Esse contexto de novas políticas públicas e necessidade por crédito é puxado pela força natural do agronegócio no Estado, maior produtor de carnes do País e 3º maior exportador do agro brasileiro, e pela proximidade do reconhecimento internacional, pela Organização Mundial de Saúde Animal (OIE), como área livre de febre aftosa sem vacinação. O “selo” será confirmado na semana que vem.

“Estamos vivendo um ótimo momento. O Governo do Paraná e os produtores entenderam que o trabalho conjunto favorece ainda mais o desenvolvimento das cadeias produtivas. Estamos apostando em novas plantas, em negócios sustentáveis, geração de energia limpa e geração de empregos. E viveremos um boom nos próximos anos. Por isso precisamos de equalização de juros para crédito rural e um ambiente ainda mais favorável para agricultores de qualquer tamanho”, afirmou Ratinho Junior.

Entre as principais iniciativas está a necessidade de apoio para a aprovação do Projeto de Lei do Congresso Nacional (PLN 4/2021). A matéria prevê a recomposição dos R$ 2,5 bilhões que foram cortados para subvenção de operações do agro e ainda um acréscimo de R$ 1,23 bilhão para a mesma finalidade. “Essa é uma defesa em nome da economia do Paraná”, disse o governador.

AFTOSA 

Ratinho Junior também convidou a ministra para participar da videoconferência organizada para o dia 27 de maio sobre o reconhecimento internacional como área livre de febre aftosa sem vacinação. O encontro deve reunir produtores, cooperativas, associações e federações que acompanharam e ajudaram a patrocinar esse pleito ao longo dos últimos anos.

O Paraná recebeu em março o parecer favorável do comitê técnico da OIE. Com o reconhecimento, o setor agropecuário vai garantir a abertura de novos mercados e atrair investimentos para as cadeias de suínos, peixe, frango, leite e pecuária bovina de corte. O status sanitário internacional permitirá ao Paraná praticamente dobrar as exportações de carne suína e alcançar mercados como Japão, México e Coreia do Sul, que pagam mais pelo produto com reconhecida qualidade sanitária.
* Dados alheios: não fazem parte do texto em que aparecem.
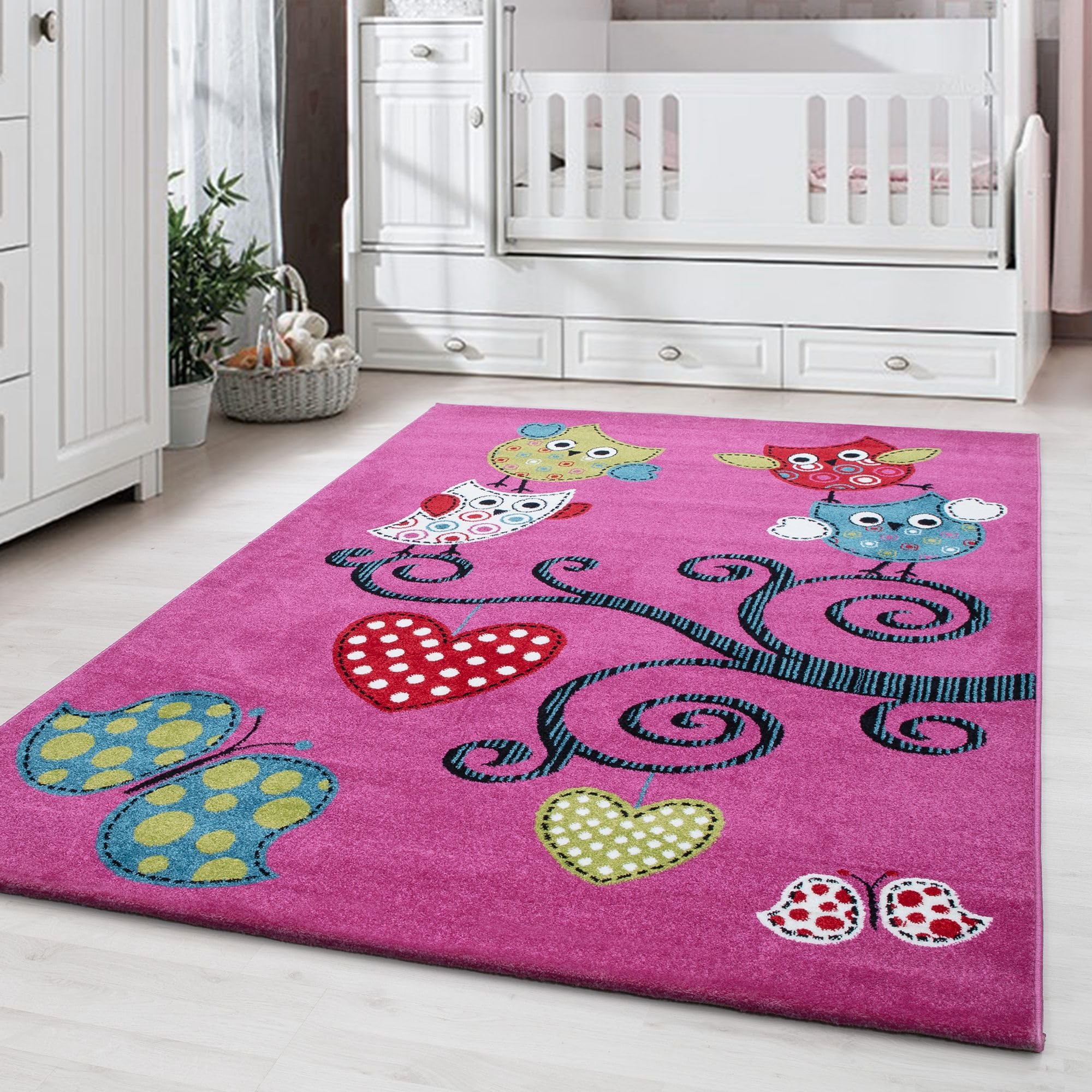 Carpetsale24 Kinderteppich Modern Kinderzimmer Waschbarer Babyteppich Spielteppich für Junge und Mädchen Weich und Antiallergen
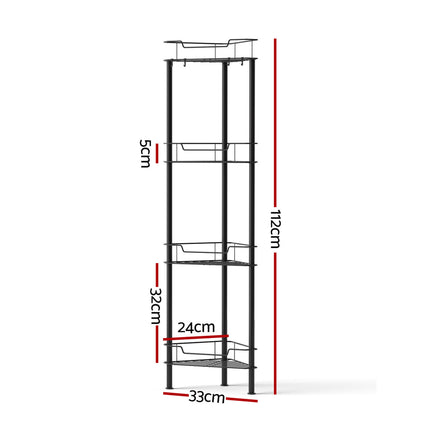 Artiss 4 Tier Floor Standing Corner Shower Caddy Bathroom Organizer Black 3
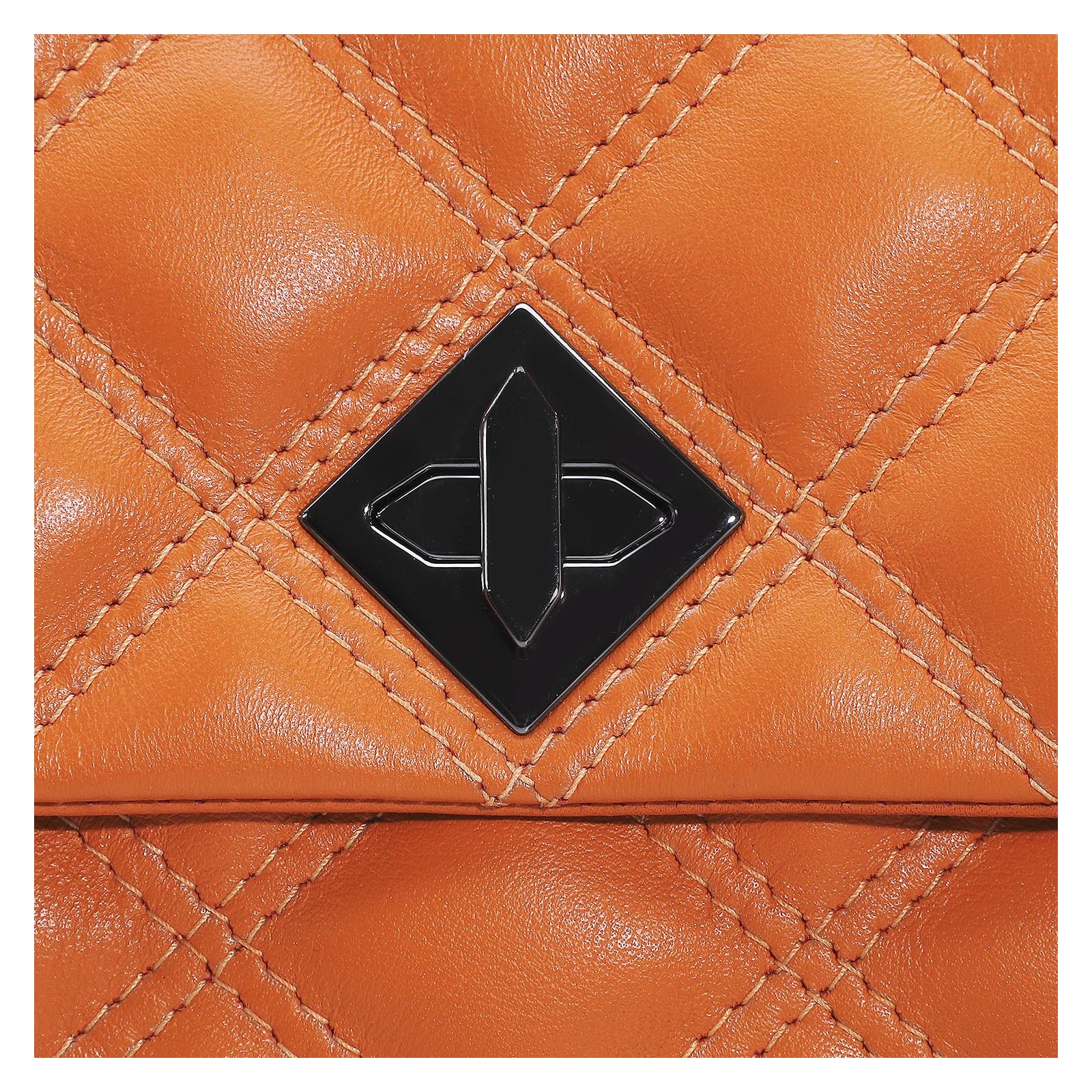 Bolsa De Ombro Matelassê Couro Laranja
“Estamos animados. O agronegócio paranaense tem Valor Bruto de Produção (VBP) na casa de R$ 120 bilhões. Representamos 34% do PIB do Estado e estamos vendo um movimento muito grande do setor por novos investimentos, o que gerará dividendos e empregos. Teremos a maior planta de abate de suínos da América do Sul, a maior maltaria do País e a maior fábrica de empanados e salsichas do mundo. Queremos dar continuidade a esse trabalho”, acrescentou Norberto Ortigara.

NOVA FERROESTE 

Complementando a pauta da manhã, com o ministro da Infraestrutura, Tarcísio Gomes de Freitas, o governador também apresentou a modelagem da Nova Ferroeste, que atenderá a exportação das safras de Paraná e Mato Grosso do Sul nas próximas décadas. A estrada de ferro com 1.285 quilômetros que vai ligar Maracaju, no Mato Grosso do Sul, ao Porto de Paranaguá, no Litoral paranaense, dará origem a um dos mais importantes corredores de exportação do País. Ela terá influência direta sobre 425 municípios de três estados.

A expectativa é de que os estudos de viabilidade sejam finalizados em setembro e os estudos de impacto ambiental em novembro. A ideia é colocar a ferrovia em leilão na Bolsa de Valores do Brasil (B3), com sede em São Paulo, logo na sequência. O consórcio que vencer a concorrência será também responsável pelas obras. O investimento é estimado em R$ 20 bilhões.

PRESENÇAS 

Participaram da agenda o governador do Mato Grosso do Sul, Reinaldo Azambuja; o secretário de Infraestrutura e Logística do Paraná, Sandro Alex; o chefe da Representação do Paraná em Brasília, Rubens Bueno II; o diretor-presidente da Ferroeste, André Gonçalves; e o coordenador do Plano Estadual Ferroviário, Luiz Henrique Fagundes.